### TEXT SHOWN

┌──

Because the simulator depends on many independent experiments for valid results,
I built in parallel processing for running experiments. Communication between
the threads primarily occurs under a producer-consumer pattern with managed
multiprocessing Queues
(doc).
The rundown of the architecture is as follows:
a master processes that handles spawning and managing Processes and the various Queues
N worker processes that do simulations
1 result consumer process that consumes the results of a simulation and sorts and analyzes the results
The master process and the worker processes communicate via an input Queue.
Similarly, the worker processes place their results in an output Queue which
the result consumer process consumes items from. The final ResultConsumer
object is passed via a multiprocessing Pipe
(doc)
back to the master process.
Everything works fine until it tries to pass the ResultConsumer object back to
the master process via the Pipe:
Traceback (most recent call last):
File "/home/cmccorma/.local/lib/python3.3/multiprocessing/process.py", line 258, in _bootstrap
self.run()
File "/home/cmccorma/.local/lib/python3.3/multiprocessing/process.py", line 95, in run
self._target(*self._args, **self._kwargs)
File "DomainArchitectureGenerator.py", line 93, in ResultsConsumerHandler
pipeConn.send(resCon)
File "/home/cmccorma/.local/lib/python3.3/multiprocessing/connection.py", line 207, in send
self._send_bytes(buf.getbuffer())
File "/home/cmccorma/.local/lib/python3.3/multiprocessing/connection.py", line 394, in _send_bytes
self._send(struct.pack("!i", n))

└──

### DATASET CONTENT
┌──

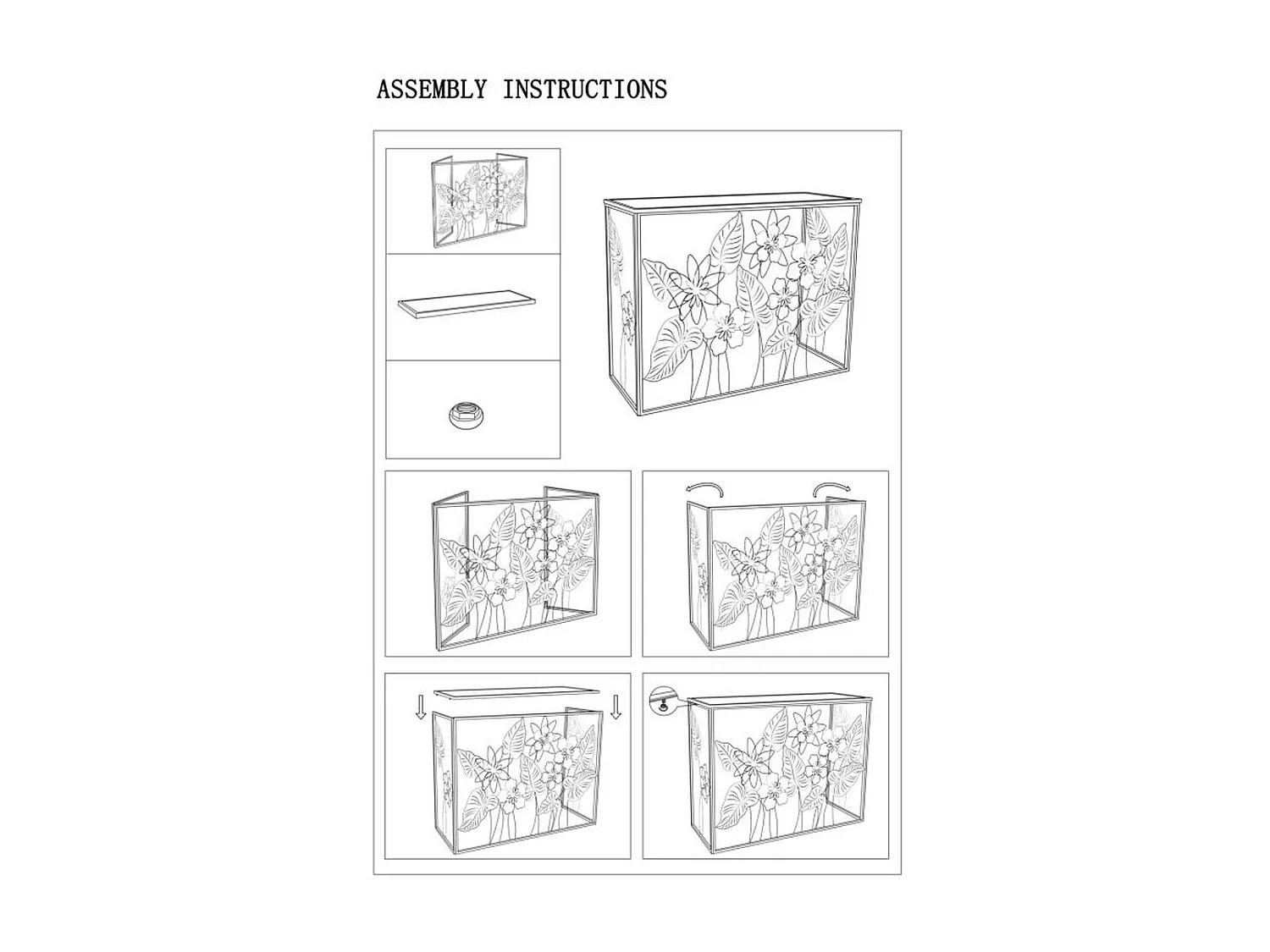 ASSEMBLY INSTRUCTIONS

└──

### WORK INSTRUCTIONS
1/ Reproduce the simulator post word for word, starting at "The rundown of" and ending after "the master process.".
2/ According to the simulator post, why did the author build parallel processing into the simulator?
3/ Extend the simulator post past the point where it stops.
The data above stand apart from the simulator post.

### RESPONSES PER TASK
1/
The rundown of the architecture is as follows:
a master processes that handles spawning and managing Processes and the various Queues
N worker processes that do simulations
1 result consumer process that consumes the results of a simulation and sorts and analyzes the results
The master process and the worker processes communicate via an input Queue.
Similarly, the worker processes place their results in an output Queue which
the result consumer process consumes items from. The final ResultConsumer
object is passed via a multiprocessing Pipe
(doc)
back to the master process.

2/ The author built in parallel processing because the simulator depends on many independent experiments for valid results.

3/
struct.error: 'i' format requires -2147483648 <= number <= 2147483647
I understand the first two traces (unhandled exits in the Process library),
and the third is my line of code for sending the ResultConsumer object down the
Pipe to the master process. The last two traces are where it gets
interesting. A Pipe pickles any object that is sent to it and passes the
resulting bytes to the other end (matching connection) where it is unpickled
upon running recv(). self._send_bytes(buf.getbuffer()) is attempting to
send the bytes of the pickled object. self._send(struct.pack("!i", n)) is
attempting to pack a struct with an integer (network/big-endian) of length n,
where n is the length of the buffer passed in as a parameter (the struct
library handles conversions between Python values and C structs represented as
Python strings, see the doc).
This error only occurs when attempting a lot of experiments, e.g. 10 experiments
will not cause it, but 1000 will consitently (all other parameters being constant). My best
hypothesis so far as to why struct.error is thrown is that the number of bytes
trying to be pushed down the pipe exceeds 2^32-1 (2147483647), or ~2 GB.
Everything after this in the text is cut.